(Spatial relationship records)
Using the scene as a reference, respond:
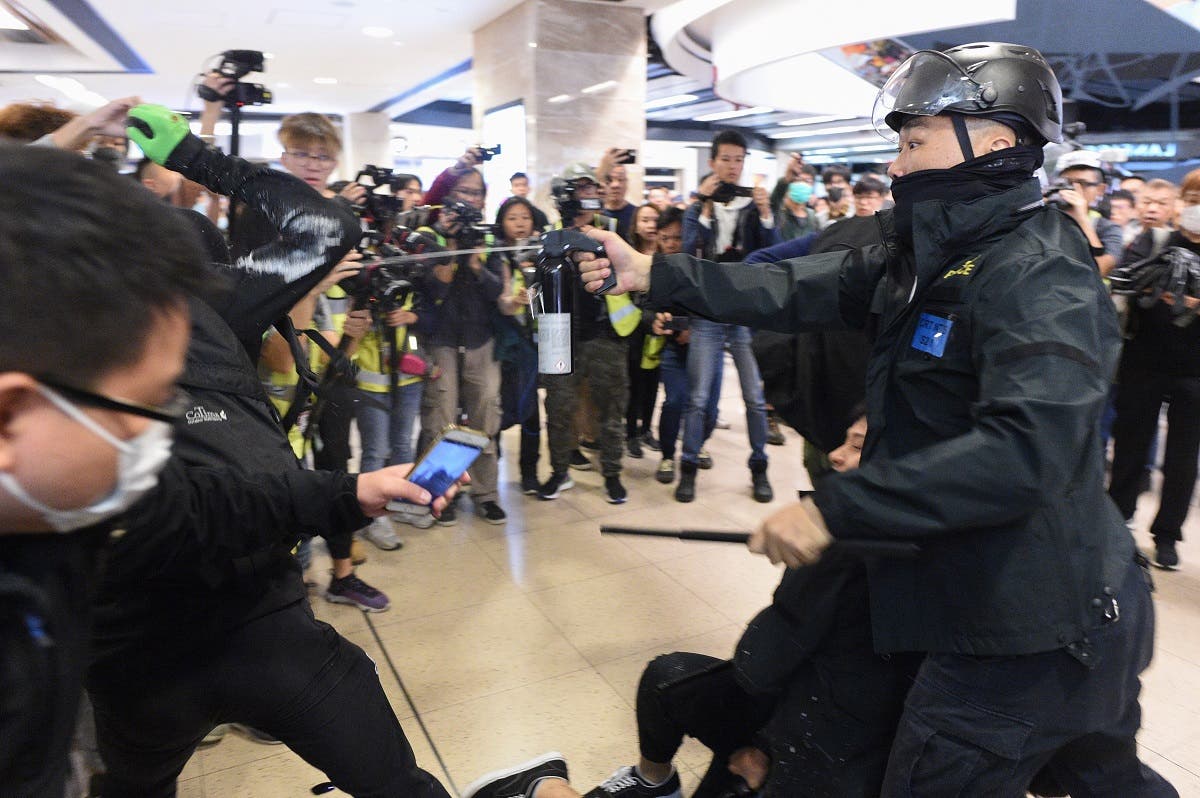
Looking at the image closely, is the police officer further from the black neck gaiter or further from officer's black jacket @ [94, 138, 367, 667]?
officer's black jacket @ [94, 138, 367, 667]

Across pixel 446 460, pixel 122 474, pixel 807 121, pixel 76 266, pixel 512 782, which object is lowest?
pixel 512 782

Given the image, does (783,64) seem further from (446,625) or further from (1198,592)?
Answer: (446,625)

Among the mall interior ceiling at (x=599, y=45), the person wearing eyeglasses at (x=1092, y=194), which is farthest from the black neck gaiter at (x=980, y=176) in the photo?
the mall interior ceiling at (x=599, y=45)

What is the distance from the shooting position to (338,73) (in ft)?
39.6

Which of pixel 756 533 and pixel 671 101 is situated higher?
pixel 671 101

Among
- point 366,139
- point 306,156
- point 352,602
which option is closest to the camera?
point 306,156

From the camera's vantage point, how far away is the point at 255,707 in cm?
127

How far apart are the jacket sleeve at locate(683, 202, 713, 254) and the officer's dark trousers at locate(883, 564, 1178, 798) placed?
3126 mm

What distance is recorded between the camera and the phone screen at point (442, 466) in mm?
1325

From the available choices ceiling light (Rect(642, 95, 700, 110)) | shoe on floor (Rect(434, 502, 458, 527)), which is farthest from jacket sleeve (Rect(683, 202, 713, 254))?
ceiling light (Rect(642, 95, 700, 110))

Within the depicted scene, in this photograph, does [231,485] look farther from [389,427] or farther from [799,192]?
[799,192]

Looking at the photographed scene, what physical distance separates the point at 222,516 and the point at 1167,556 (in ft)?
12.6

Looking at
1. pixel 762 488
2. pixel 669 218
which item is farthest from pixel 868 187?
pixel 762 488

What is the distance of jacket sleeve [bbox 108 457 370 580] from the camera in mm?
1099
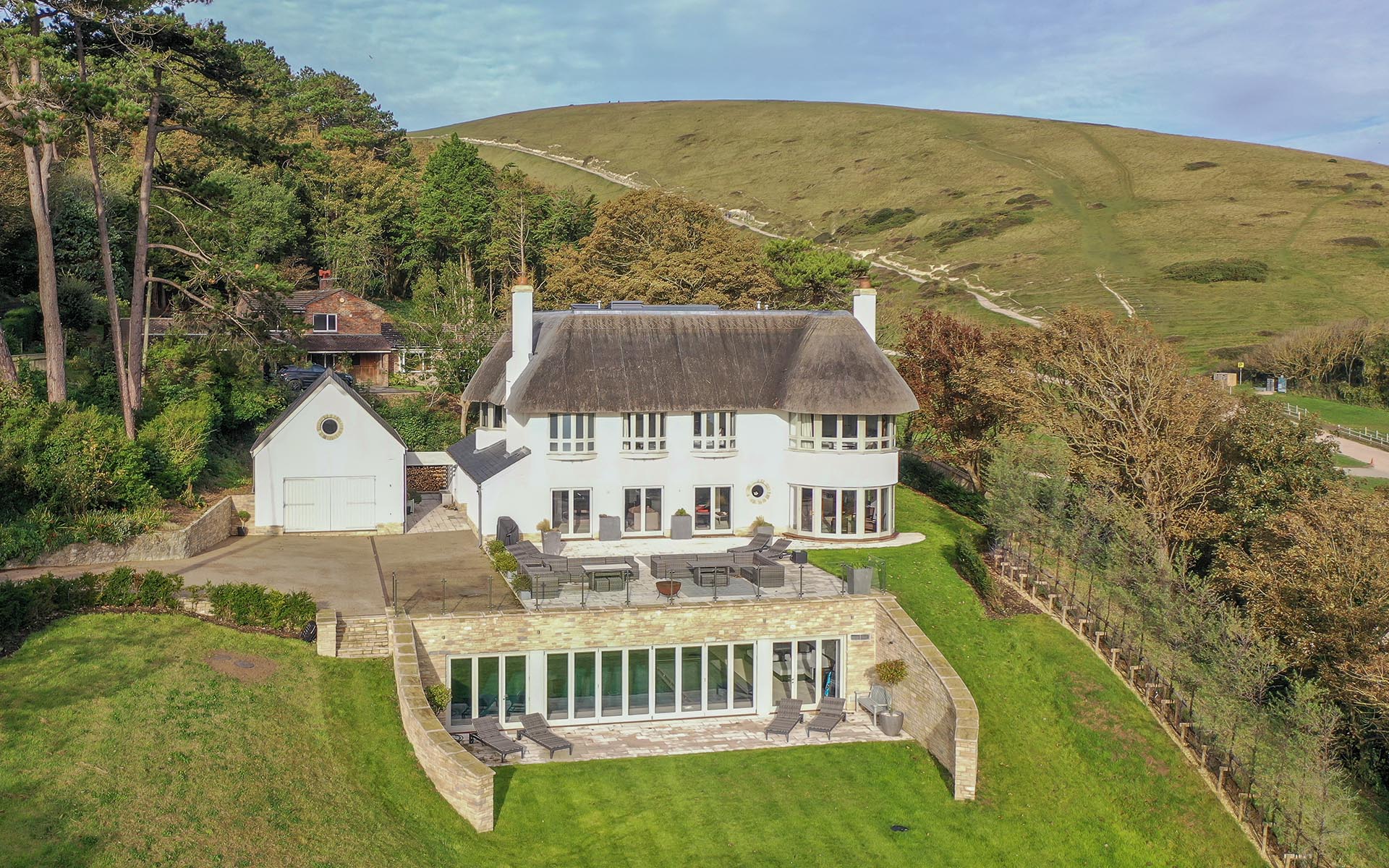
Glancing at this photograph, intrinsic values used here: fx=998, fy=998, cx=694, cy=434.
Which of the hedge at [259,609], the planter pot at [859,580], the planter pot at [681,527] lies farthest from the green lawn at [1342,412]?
the hedge at [259,609]

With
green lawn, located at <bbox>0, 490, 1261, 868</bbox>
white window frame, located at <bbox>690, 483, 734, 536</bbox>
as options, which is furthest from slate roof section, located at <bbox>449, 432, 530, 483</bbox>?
green lawn, located at <bbox>0, 490, 1261, 868</bbox>

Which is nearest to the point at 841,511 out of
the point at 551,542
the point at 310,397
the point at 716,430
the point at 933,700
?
the point at 716,430

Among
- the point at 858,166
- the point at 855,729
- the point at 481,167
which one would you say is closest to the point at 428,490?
the point at 855,729

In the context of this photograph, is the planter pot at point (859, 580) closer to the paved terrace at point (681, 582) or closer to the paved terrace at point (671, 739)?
the paved terrace at point (681, 582)

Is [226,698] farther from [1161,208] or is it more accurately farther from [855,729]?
[1161,208]

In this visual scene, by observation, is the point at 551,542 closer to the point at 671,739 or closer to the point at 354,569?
the point at 354,569

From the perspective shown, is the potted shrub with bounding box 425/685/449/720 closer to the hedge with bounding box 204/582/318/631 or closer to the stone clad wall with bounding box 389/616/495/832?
the stone clad wall with bounding box 389/616/495/832
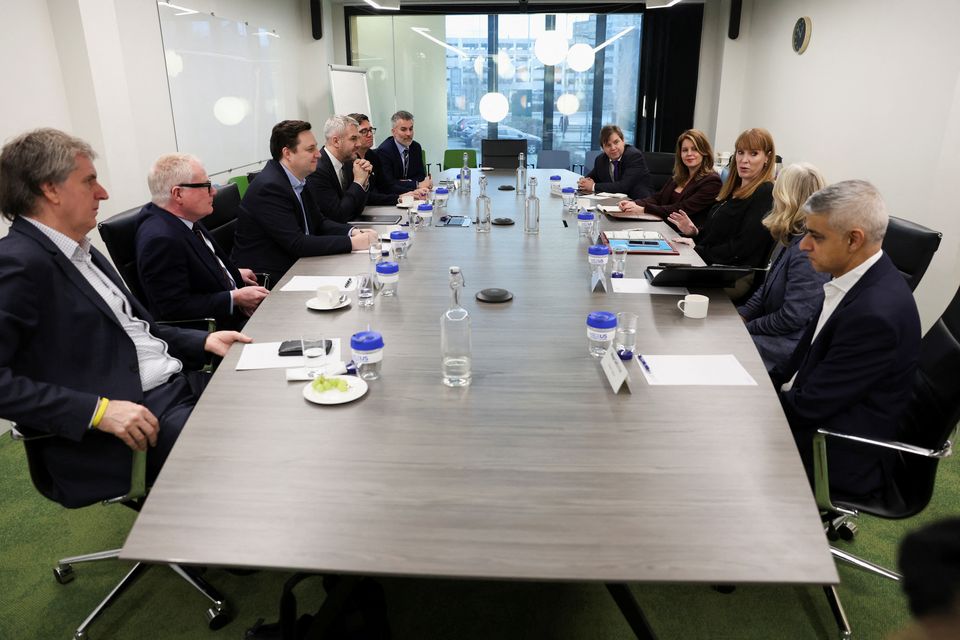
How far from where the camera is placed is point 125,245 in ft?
9.07

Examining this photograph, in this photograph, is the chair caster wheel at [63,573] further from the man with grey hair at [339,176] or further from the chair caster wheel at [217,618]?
the man with grey hair at [339,176]

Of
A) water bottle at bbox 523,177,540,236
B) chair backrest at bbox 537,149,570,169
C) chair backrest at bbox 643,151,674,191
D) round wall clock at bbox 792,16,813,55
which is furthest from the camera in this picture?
chair backrest at bbox 537,149,570,169

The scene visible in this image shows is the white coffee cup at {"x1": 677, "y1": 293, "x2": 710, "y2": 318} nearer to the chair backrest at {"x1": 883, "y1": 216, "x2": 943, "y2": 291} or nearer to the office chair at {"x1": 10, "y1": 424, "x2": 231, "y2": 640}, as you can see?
the chair backrest at {"x1": 883, "y1": 216, "x2": 943, "y2": 291}

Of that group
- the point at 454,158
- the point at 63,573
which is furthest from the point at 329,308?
the point at 454,158

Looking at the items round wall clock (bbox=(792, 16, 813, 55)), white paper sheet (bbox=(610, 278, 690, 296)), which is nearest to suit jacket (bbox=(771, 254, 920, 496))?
white paper sheet (bbox=(610, 278, 690, 296))

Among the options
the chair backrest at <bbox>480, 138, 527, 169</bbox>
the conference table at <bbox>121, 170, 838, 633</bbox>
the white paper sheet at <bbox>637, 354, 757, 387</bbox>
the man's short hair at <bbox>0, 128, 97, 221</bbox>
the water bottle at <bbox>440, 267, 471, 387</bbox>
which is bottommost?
the conference table at <bbox>121, 170, 838, 633</bbox>

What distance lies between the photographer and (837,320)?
77.9 inches

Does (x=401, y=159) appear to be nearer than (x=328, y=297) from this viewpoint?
No

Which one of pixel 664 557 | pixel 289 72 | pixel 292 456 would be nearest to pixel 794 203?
pixel 664 557

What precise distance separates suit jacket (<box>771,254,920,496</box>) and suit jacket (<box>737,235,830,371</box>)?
0.55 meters

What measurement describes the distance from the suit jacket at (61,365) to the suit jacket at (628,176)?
15.0 ft

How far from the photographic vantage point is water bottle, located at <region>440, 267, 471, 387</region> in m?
1.93

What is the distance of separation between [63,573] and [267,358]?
109cm

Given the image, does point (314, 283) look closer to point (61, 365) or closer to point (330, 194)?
point (61, 365)
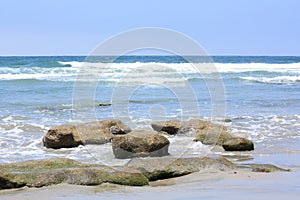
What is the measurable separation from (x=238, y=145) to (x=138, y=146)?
6.29 feet

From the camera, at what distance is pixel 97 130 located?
9.84 m

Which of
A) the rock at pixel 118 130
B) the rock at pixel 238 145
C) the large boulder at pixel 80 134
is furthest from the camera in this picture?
the rock at pixel 118 130

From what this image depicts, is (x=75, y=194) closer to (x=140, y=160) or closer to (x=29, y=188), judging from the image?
(x=29, y=188)

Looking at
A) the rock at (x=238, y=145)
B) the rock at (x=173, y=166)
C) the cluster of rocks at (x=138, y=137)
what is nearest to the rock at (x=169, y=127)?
the cluster of rocks at (x=138, y=137)

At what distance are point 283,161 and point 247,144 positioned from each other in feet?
3.71

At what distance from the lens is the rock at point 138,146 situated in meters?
7.89

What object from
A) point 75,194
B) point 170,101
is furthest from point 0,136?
point 170,101

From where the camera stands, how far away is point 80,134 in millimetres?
9469

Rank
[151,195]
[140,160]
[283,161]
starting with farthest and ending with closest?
[283,161] → [140,160] → [151,195]

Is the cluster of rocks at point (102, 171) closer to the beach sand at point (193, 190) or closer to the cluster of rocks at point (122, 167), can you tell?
the cluster of rocks at point (122, 167)

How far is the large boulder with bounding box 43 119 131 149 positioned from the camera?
29.9ft

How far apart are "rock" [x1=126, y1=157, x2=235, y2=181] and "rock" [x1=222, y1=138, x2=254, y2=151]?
2002 mm

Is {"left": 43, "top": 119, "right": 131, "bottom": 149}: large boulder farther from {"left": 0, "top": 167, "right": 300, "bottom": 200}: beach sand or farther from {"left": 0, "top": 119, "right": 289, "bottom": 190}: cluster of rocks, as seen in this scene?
{"left": 0, "top": 167, "right": 300, "bottom": 200}: beach sand

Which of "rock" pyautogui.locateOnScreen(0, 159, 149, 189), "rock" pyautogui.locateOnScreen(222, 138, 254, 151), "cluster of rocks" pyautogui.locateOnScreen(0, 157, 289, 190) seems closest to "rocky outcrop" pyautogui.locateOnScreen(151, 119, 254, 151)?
"rock" pyautogui.locateOnScreen(222, 138, 254, 151)
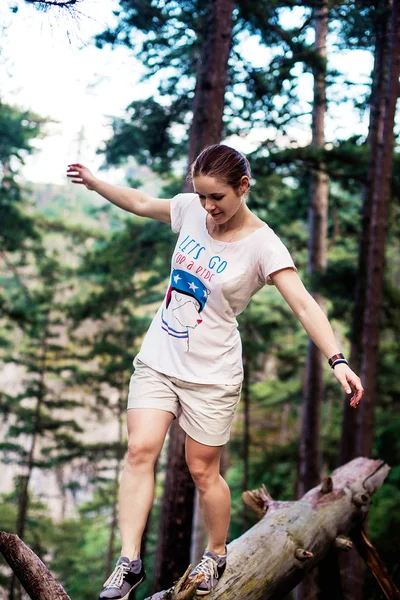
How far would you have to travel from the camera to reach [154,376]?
317 cm

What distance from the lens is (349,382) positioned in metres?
2.81

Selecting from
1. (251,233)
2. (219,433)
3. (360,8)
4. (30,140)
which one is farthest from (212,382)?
(30,140)

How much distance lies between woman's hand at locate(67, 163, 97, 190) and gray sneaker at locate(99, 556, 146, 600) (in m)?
2.12

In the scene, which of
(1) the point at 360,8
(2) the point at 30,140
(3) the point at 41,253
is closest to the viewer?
(1) the point at 360,8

**THE TASK**
Restate verbatim the lines running from the line with "in this scene?" through the end of the material; both ends count, and images are omitted.

**ANSWER BELOW**
Is {"left": 43, "top": 119, "right": 131, "bottom": 149}: large boulder farther from {"left": 0, "top": 167, "right": 300, "bottom": 200}: beach sand or farther from {"left": 0, "top": 119, "right": 289, "bottom": 190}: cluster of rocks, as seen in this scene?
{"left": 0, "top": 167, "right": 300, "bottom": 200}: beach sand

Which of "rock" pyautogui.locateOnScreen(0, 159, 149, 189), "rock" pyautogui.locateOnScreen(222, 138, 254, 151), "cluster of rocks" pyautogui.locateOnScreen(0, 157, 289, 190) seems closest to "rocky outcrop" pyautogui.locateOnScreen(151, 119, 254, 151)?
"rock" pyautogui.locateOnScreen(222, 138, 254, 151)
How far would you have to travel from the camera to reach [154,376]?
317 cm

What distance from the lens is (349,382) positioned in metres?
2.81

Selecting from
1. (251,233)
2. (219,433)
3. (360,8)
4. (30,140)
which one is farthest from (212,382)?
(30,140)

How much distance lies between woman's hand at locate(67, 163, 97, 190) and gray sneaker at locate(99, 556, 146, 600) (in m)?
2.12

In the scene, which of
(1) the point at 360,8
(2) the point at 30,140
(3) the point at 41,253
is closest to the viewer?
(1) the point at 360,8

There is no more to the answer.